TO DO
Please output every line of the records, starting at the line that contains "How far is the" and ending at the last line of the records, as a Markdown table with the columns Row and Line. Leave out blank lines.

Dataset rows
______________________________

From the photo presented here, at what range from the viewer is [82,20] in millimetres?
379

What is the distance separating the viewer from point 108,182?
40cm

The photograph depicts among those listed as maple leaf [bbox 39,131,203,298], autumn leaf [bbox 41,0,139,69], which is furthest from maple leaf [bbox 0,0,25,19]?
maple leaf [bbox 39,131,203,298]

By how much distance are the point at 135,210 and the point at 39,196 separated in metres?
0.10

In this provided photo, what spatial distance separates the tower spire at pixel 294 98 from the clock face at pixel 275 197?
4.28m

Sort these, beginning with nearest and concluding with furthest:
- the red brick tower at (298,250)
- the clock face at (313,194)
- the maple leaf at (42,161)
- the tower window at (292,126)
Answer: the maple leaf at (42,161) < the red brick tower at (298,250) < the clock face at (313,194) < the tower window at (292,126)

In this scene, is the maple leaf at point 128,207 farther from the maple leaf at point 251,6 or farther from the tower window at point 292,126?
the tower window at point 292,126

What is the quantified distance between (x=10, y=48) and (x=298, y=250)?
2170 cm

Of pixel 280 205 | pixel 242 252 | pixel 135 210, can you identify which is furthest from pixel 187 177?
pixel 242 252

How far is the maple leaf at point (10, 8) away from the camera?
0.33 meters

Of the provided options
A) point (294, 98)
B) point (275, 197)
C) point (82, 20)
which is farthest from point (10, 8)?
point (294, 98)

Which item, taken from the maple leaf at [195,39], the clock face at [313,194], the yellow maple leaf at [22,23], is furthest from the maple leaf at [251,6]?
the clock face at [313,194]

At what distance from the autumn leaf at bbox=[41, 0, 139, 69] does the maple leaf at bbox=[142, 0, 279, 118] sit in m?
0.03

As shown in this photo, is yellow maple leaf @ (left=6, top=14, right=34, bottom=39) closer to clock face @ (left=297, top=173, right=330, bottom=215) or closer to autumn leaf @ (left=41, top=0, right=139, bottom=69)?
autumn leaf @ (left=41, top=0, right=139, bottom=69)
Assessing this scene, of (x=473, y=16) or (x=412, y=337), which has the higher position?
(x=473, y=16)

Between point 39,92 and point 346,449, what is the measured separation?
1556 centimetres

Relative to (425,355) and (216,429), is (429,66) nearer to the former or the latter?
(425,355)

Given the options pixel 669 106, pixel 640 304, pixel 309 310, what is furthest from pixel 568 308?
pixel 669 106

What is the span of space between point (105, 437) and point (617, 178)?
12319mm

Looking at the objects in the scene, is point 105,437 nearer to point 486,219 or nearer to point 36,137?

______________________________

ANSWER TO THIS EXERCISE
| Row | Line |
|---|---|
| 1 | How far is the maple leaf at point (10, 8) away from the camera? |
| 2 | 0.33 meters |
| 3 | Of the provided options |
| 4 | A) point (294, 98) |
| 5 | B) point (275, 197) |
| 6 | C) point (82, 20) |
| 7 | which is farthest from point (10, 8)? |
| 8 | point (294, 98) |
| 9 | Which item, taken from the maple leaf at [195,39], the clock face at [313,194], the yellow maple leaf at [22,23], is furthest from the maple leaf at [251,6]? |
| 10 | the clock face at [313,194] |
| 11 | At what distance from the autumn leaf at bbox=[41, 0, 139, 69] does the maple leaf at bbox=[142, 0, 279, 118] sit in m? |
| 12 | 0.03 |
| 13 | As shown in this photo, is yellow maple leaf @ (left=6, top=14, right=34, bottom=39) closer to clock face @ (left=297, top=173, right=330, bottom=215) or closer to autumn leaf @ (left=41, top=0, right=139, bottom=69)? |
| 14 | autumn leaf @ (left=41, top=0, right=139, bottom=69) |
| 15 | Assessing this scene, of (x=473, y=16) or (x=412, y=337), which has the higher position? |
| 16 | (x=473, y=16) |
| 17 | Between point 39,92 and point 346,449, what is the measured separation? |
| 18 | 1556 centimetres |
| 19 | Relative to (425,355) and (216,429), is (429,66) nearer to the former or the latter? |
| 20 | (425,355) |
| 21 | Given the options pixel 669 106, pixel 640 304, pixel 309 310, what is furthest from pixel 568 308? |
| 22 | pixel 669 106 |
| 23 | What is the span of space between point (105, 437) and point (617, 178)? |
| 24 | 12319mm |
| 25 | Looking at the objects in the scene, is point 105,437 nearer to point 486,219 or nearer to point 36,137? |